[Material provided]
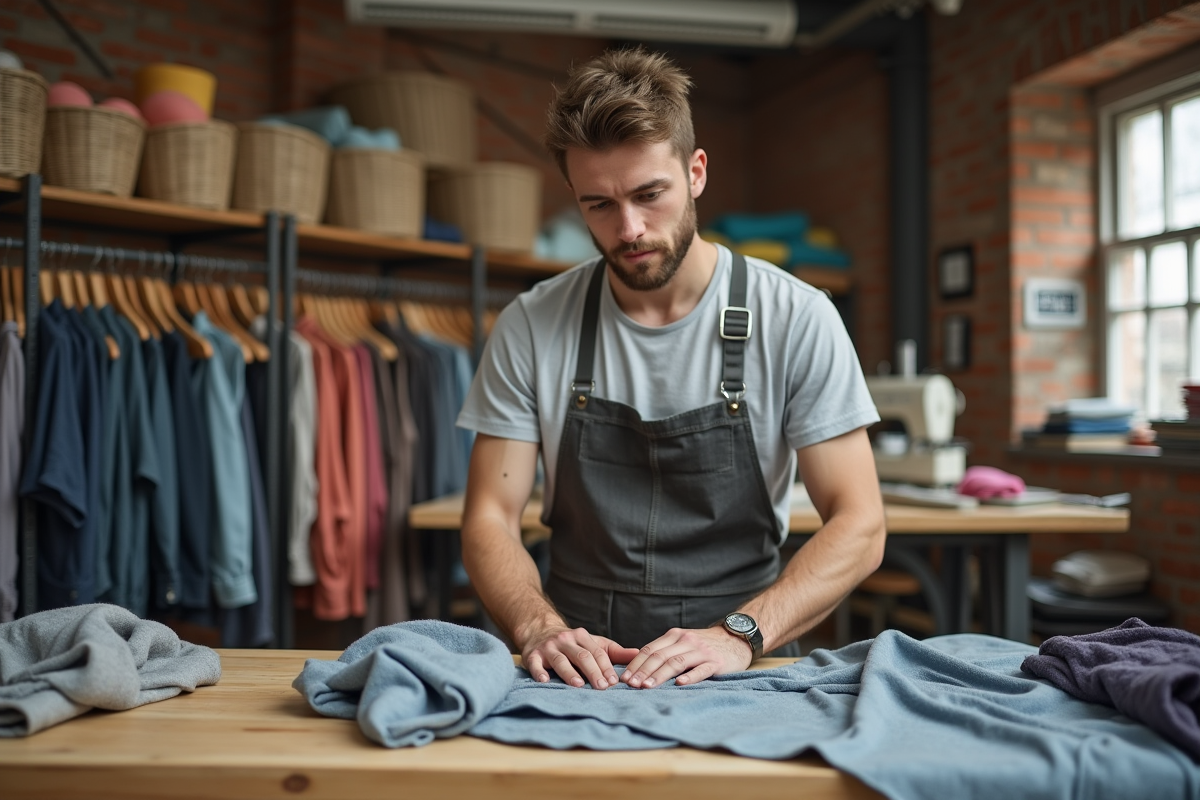 Jeune ouvrier pliant des vêtements dans un atelier lumineux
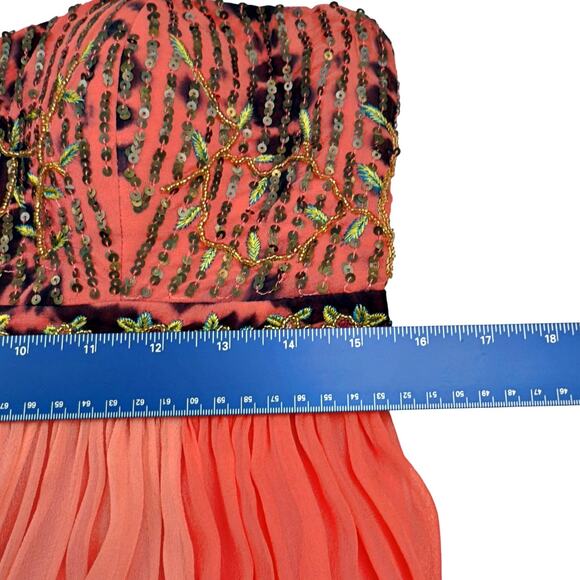 RARE Free People Limited Edition Nicole's Holiday Coral Sequin Silk Dress - Picture 10 of 11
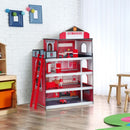 Wooden Fire Station Dollhouse Playset with Truck and Helicopter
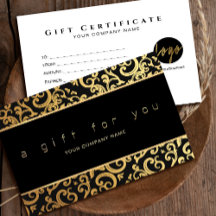 Faux Gold Frame Sparkles On Black gift certificate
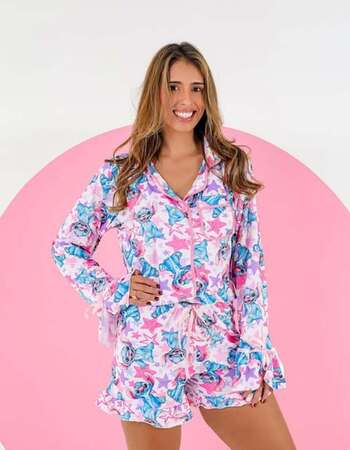 imagem PIJAMA  ADULTO AMERICANO  INVERNO 692 ROSA COM AZUL CLARO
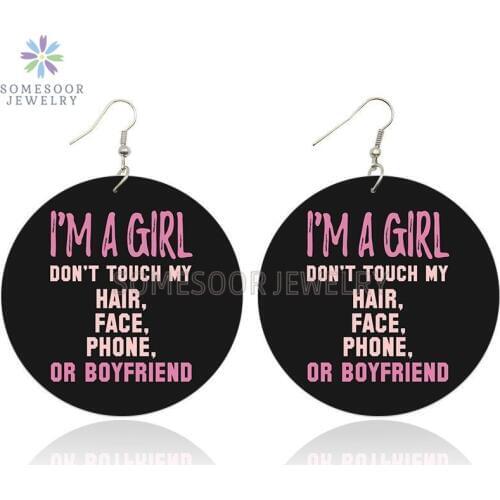 SOMESOOR Black Girl Sayings Photos Wooden Drop Earrings Don't Touch My Hair Face Phone Inspire Writings Loops For Women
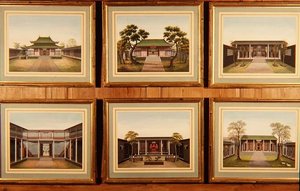 Satz von sechs chinesischen Pavillons und Hofszenen, ca. 1780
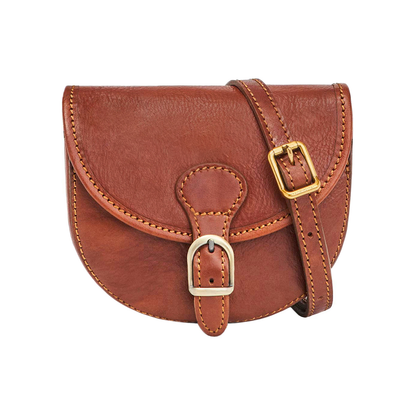 Semi-Rigid Vegetable Tanned Full Grain Leather Saddle Crossbody Bag With Suede Lining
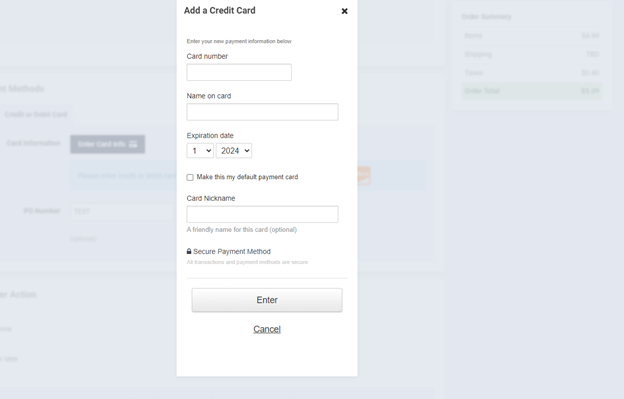 Adding New Card Information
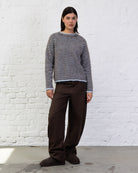 Flauschiger Pullover mit Streifen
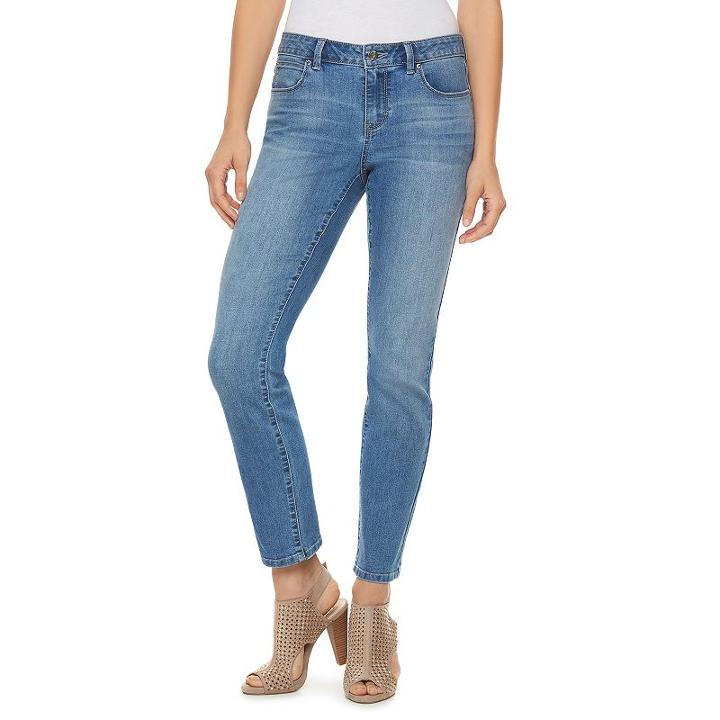 Petite Jennifer Lopez Modern Fit Straight-leg Jeans, Women's, Size: 10p-short, Dark Blue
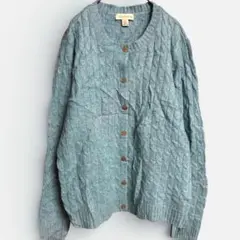 APPLSEED'S【M】ターコイズ 100%ウール カーディガン 羽織り 秋冬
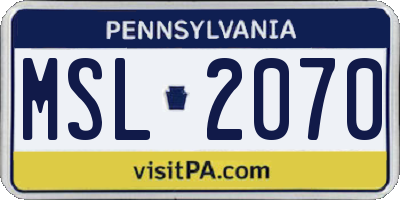 PA license plate MSL2070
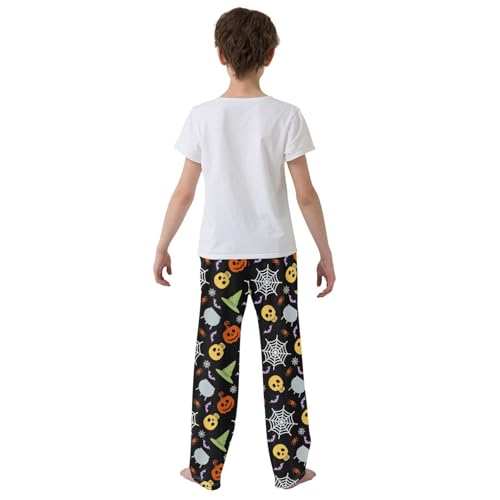 Halloween Pumpkin Skull Bat Boys Long Pants Soft Trousers Elastic Waist Kids Lounge Bottoms with Pockets S-XL3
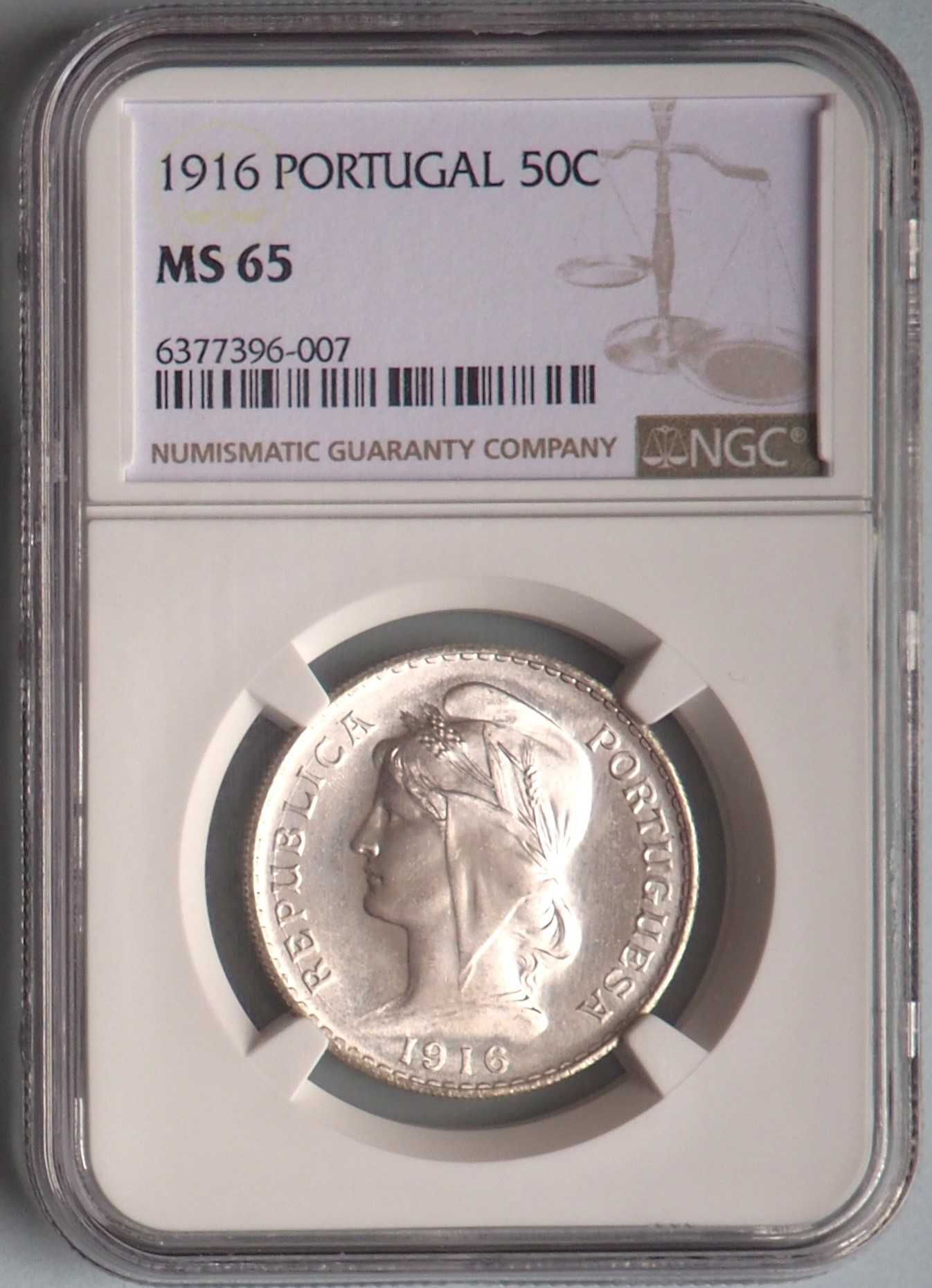 moeda prata 50 centavos 1916 certificada NGC MS65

[Task directions] Copy all fifteen rows above word for word, leaving out the pictures.

[Completed exercise]
 Jeune ouvrier pliant des vêtements dans un atelier lumineux
 RARE Free People Limited Edition Nicole's Holiday Coral Sequin Silk Dress - Picture 10 of 11
 Wooden Fire Station Dollhouse Playset with Truck and Helicopter
 Faux Gold Frame Sparkles On Black gift certificate
 imagem PIJAMA  ADULTO AMERICANO  INVERNO 692 ROSA COM AZUL CLARO
 SOMESOOR Black Girl Sayings Photos Wooden Drop Earrings Don't Touch My Hair Face Phone Inspire Writings Loops For Women
 Satz von sechs chinesischen Pavillons und Hofszenen, ca. 1780
 Semi-Rigid Vegetable Tanned Full Grain Leather Saddle Crossbody Bag With Suede Lining
 Adding New Card Information
 Flauschiger Pullover mit Streifen
 Petite Jennifer Lopez Modern Fit Straight-leg Jeans, Women's, Size: 10p-short, Dark Blue
 APPLSEED'S【M】ターコイズ 100%ウール カーディガン 羽織り 秋冬
 PA license plate MSL2070
 Halloween Pumpkin Skull Bat Boys Long Pants Soft Trousers Elastic Waist Kids Lounge Bottoms with Pockets S-XL3
 moeda prata 50 centavos 1916 certificada NGC MS65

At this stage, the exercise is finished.